Saturday, July 07, 2007

The Book of Air and Shadows

The Book of Air and Shadows by Michael Gruber was a bit too long, boring and at times confusing. It had a good premise, so I was very excited to start reading it, but once I did, the book just dragged on and on, and I couldn’t get to the end fast enough.

There are a slew of characters, but the main ones are Jake Mishkin and Albert Crosetti, who are bounded together by an old manuscript that hints at a long lost Shakespearian play. The discovery of such a play would be worth millions of dollars. Russian gangsters are somehow involved and the race is on to find this play and stay alive at the same time.
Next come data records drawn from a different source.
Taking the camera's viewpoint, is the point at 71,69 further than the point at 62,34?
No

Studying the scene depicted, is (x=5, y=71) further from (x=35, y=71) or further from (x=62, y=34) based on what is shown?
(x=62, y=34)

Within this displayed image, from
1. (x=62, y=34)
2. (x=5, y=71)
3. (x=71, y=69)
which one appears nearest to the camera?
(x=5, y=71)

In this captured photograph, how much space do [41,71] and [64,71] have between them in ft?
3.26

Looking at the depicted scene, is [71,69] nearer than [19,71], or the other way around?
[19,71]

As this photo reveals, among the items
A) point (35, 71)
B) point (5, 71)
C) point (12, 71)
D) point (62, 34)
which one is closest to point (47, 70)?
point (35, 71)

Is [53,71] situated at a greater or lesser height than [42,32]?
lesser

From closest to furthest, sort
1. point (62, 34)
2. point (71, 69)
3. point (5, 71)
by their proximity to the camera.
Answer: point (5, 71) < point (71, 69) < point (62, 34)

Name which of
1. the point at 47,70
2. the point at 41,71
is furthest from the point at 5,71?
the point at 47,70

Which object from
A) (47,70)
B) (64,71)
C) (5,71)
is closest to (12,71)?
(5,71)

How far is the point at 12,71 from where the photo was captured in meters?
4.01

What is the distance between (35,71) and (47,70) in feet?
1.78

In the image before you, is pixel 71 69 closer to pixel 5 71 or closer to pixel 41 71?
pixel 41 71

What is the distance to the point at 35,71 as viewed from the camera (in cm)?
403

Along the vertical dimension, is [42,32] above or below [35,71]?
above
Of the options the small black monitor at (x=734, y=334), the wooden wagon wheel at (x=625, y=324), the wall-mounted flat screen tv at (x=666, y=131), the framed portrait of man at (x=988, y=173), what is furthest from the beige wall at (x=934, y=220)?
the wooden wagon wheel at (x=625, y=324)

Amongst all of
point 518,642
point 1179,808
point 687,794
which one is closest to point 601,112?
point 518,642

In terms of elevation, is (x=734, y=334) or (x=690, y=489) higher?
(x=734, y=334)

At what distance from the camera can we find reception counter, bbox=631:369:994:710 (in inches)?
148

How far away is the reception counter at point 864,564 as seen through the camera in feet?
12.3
Like I said, this book was confusing. Gruber jumps back and forth between the narrative of Mishkin and Crosetti and how each discovers the manuscript and the events that lead them to one another. In between their narratives, Gruber allows the reader to read parts of the manuscript that is in Jacobean English, which is really hard to read. I found myself skimming through those parts especially the first part of the manuscript because it offered nothing but background information on a man named Richard Bracegridle, who later was forced to spy on William Shakespeare.

I didn’t really find any of the characters in this book very likeable. Mishkin is a self-centered, disillusioned asshole that has no regard for anyone but himself. Crosetti is naïve and years to one day be a filmmaker and believes that he is living in a walking script. Neither one had any real qualities that I could empathize with.

I picked up this book because it sounded like it would have a DaVinci Code like feel to it. But The Book of Air and Shadows ran stale compared to The DaVinci Code. It didn’t start getting interesting or picked up its pace until the last 100 pages. The first 300 pages or so was just a jumbled mess and I found myself getting very annoyed with the progress of it. This book was a disappointment and I was expecting much more from it.